_Exercise requirements_
Report each line of the data that contains the string "genital".

-- Provided data follows --

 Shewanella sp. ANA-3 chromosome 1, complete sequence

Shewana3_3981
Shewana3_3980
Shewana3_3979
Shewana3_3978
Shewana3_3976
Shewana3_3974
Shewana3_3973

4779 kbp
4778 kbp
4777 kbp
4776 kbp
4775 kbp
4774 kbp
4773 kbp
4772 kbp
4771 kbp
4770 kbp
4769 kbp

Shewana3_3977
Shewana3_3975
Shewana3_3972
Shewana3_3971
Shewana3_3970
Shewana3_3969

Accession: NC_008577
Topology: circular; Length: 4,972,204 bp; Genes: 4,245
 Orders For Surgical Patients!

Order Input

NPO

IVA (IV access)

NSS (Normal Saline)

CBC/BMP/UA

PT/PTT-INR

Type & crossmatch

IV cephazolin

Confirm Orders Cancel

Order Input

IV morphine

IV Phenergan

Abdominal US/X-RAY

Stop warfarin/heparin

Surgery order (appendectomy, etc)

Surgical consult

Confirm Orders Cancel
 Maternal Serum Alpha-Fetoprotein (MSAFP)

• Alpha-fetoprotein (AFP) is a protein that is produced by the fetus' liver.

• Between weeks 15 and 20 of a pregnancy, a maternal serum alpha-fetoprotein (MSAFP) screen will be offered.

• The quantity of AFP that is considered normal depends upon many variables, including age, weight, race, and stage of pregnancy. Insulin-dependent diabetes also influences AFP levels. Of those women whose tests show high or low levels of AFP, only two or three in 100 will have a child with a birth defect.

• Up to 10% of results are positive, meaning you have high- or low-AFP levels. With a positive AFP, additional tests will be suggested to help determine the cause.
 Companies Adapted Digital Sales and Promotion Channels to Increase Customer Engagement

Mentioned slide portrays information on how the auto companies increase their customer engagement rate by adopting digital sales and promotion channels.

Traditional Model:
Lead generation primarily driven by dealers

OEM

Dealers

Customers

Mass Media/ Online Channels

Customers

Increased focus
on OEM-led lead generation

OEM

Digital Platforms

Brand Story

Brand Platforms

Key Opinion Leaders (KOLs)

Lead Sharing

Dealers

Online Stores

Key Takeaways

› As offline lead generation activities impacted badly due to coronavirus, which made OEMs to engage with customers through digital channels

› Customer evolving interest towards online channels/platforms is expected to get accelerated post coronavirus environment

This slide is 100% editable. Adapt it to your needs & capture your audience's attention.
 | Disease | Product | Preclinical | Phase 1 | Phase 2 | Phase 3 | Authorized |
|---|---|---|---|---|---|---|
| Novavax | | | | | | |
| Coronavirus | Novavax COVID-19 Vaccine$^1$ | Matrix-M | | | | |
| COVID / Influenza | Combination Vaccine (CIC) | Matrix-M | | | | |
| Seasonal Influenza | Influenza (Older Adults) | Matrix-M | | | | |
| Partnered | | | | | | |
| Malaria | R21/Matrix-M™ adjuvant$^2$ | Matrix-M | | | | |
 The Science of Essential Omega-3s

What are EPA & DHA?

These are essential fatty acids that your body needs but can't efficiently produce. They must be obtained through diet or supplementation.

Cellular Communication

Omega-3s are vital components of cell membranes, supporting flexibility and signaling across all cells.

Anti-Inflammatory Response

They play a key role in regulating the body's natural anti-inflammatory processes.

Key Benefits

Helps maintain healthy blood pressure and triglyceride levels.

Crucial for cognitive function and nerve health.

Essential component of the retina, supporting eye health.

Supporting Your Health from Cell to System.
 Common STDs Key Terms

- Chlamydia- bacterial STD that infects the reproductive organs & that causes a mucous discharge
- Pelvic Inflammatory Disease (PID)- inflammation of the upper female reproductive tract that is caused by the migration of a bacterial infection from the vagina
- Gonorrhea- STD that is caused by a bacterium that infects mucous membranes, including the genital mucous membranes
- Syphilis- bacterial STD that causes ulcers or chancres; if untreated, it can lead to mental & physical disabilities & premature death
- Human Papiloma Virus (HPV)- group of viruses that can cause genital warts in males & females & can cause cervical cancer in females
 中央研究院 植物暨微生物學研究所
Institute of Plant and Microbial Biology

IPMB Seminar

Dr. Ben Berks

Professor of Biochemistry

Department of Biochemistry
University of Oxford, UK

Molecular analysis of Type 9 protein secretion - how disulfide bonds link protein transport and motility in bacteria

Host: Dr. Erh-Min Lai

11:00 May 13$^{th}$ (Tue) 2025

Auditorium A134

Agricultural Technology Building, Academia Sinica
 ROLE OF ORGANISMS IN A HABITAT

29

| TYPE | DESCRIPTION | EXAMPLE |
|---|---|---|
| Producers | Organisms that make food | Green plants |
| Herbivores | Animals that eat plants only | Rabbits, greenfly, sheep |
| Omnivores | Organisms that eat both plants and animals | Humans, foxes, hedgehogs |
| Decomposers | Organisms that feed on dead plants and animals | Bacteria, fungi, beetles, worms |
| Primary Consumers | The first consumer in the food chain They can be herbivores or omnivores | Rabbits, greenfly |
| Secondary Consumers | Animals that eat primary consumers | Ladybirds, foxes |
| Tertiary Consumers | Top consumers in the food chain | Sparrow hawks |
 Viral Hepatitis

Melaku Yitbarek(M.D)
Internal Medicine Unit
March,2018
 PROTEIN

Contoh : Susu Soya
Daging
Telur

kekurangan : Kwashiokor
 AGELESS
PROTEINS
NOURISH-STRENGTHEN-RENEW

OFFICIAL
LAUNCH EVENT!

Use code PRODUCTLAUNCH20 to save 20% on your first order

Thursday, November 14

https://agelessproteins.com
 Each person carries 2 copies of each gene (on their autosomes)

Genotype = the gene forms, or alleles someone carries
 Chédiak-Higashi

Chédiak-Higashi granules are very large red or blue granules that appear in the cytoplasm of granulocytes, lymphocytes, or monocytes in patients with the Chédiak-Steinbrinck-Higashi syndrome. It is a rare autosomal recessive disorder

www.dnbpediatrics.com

-- Provided data concluded --

_Answer box_
- Gonorrhea- STD that is caused by a bacterium that infects mucous membranes, including the genital mucous membranes
- Human Papiloma Virus (HPV)- group of viruses that can cause genital warts in males & females & can cause cervical cancer in females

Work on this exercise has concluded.